Give again, word for word, every line below from the one that has "dyeing lane Vacation" through the one that has "In de wagen", both included, and no others.

*DATA EXTRACTS*:
== Segment start ==

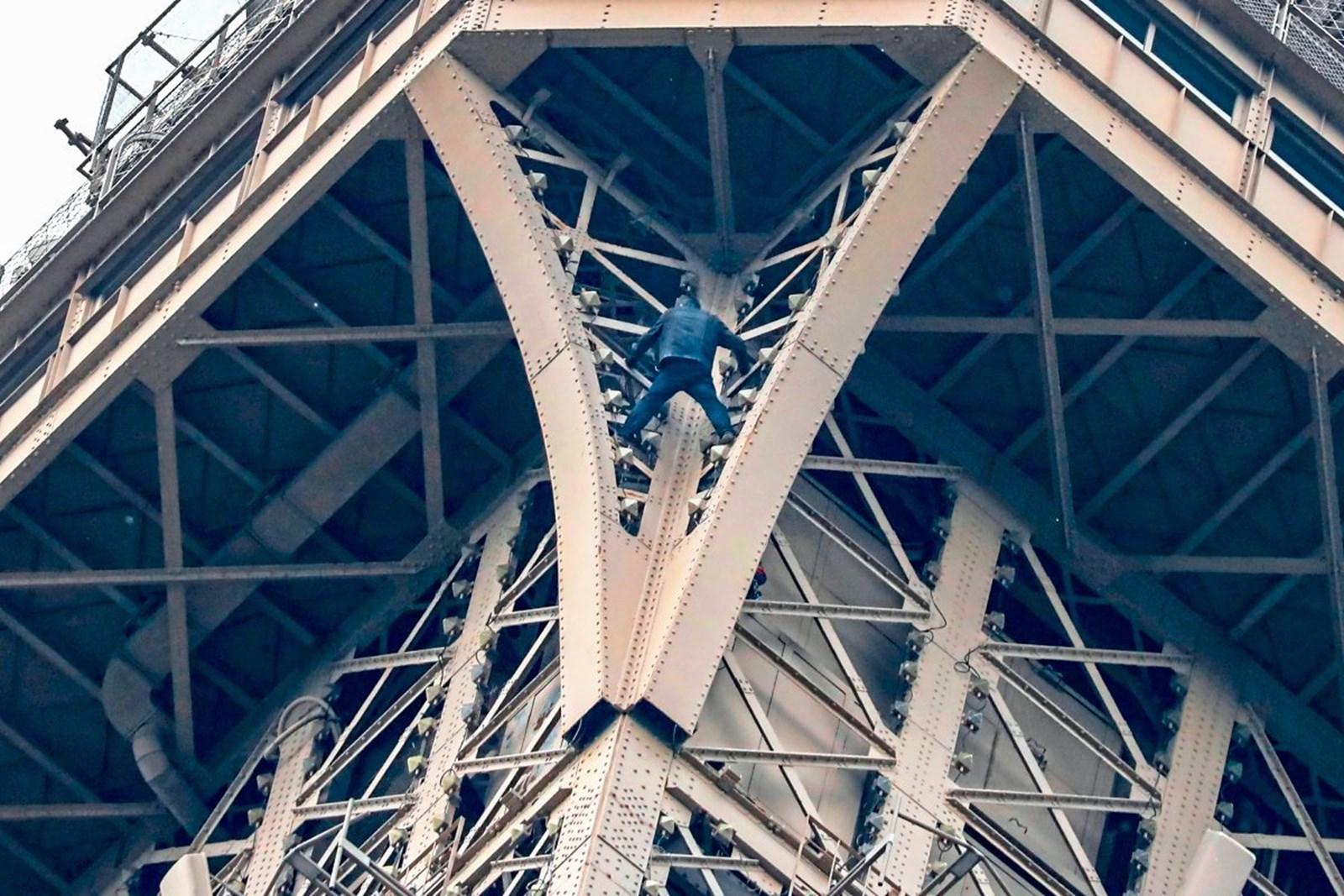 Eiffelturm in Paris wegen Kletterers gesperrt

== Segment end ==
== Segment start ==

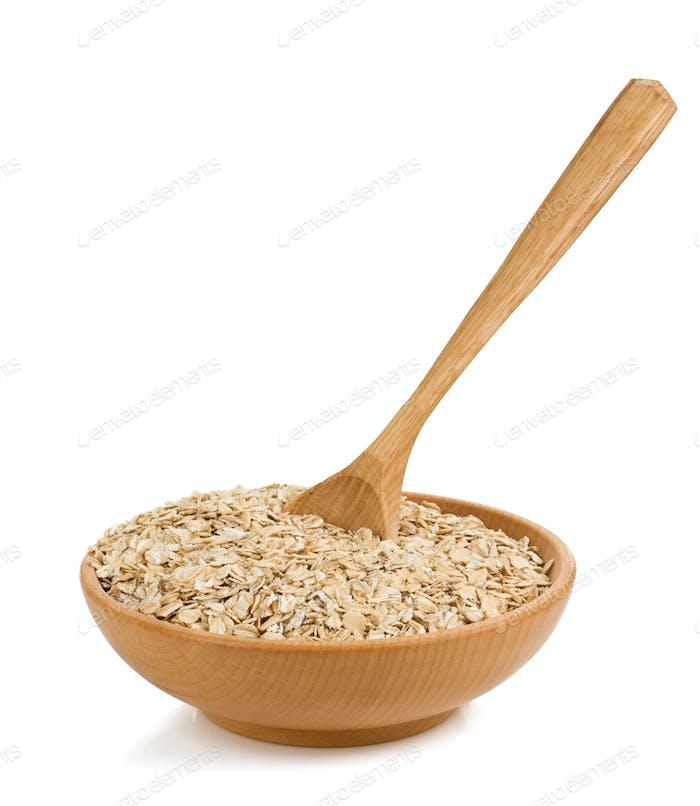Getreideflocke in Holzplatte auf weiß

== Segment end ==
== Segment start ==

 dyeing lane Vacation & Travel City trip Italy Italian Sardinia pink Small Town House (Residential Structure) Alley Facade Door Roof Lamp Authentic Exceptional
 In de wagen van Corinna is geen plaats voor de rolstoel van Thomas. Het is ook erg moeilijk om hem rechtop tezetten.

== Segment end ==

*RESULT FOR THIS EXERCISE*:
 dyeing lane Vacation & Travel City trip Italy Italian Sardinia pink Small Town House (Residential Structure) Alley Facade Door Roof Lamp Authentic Exceptional
 In de wagen van Corinna is geen plaats voor de rolstoel van Thomas. Het is ook erg moeilijk om hem rechtop tezetten.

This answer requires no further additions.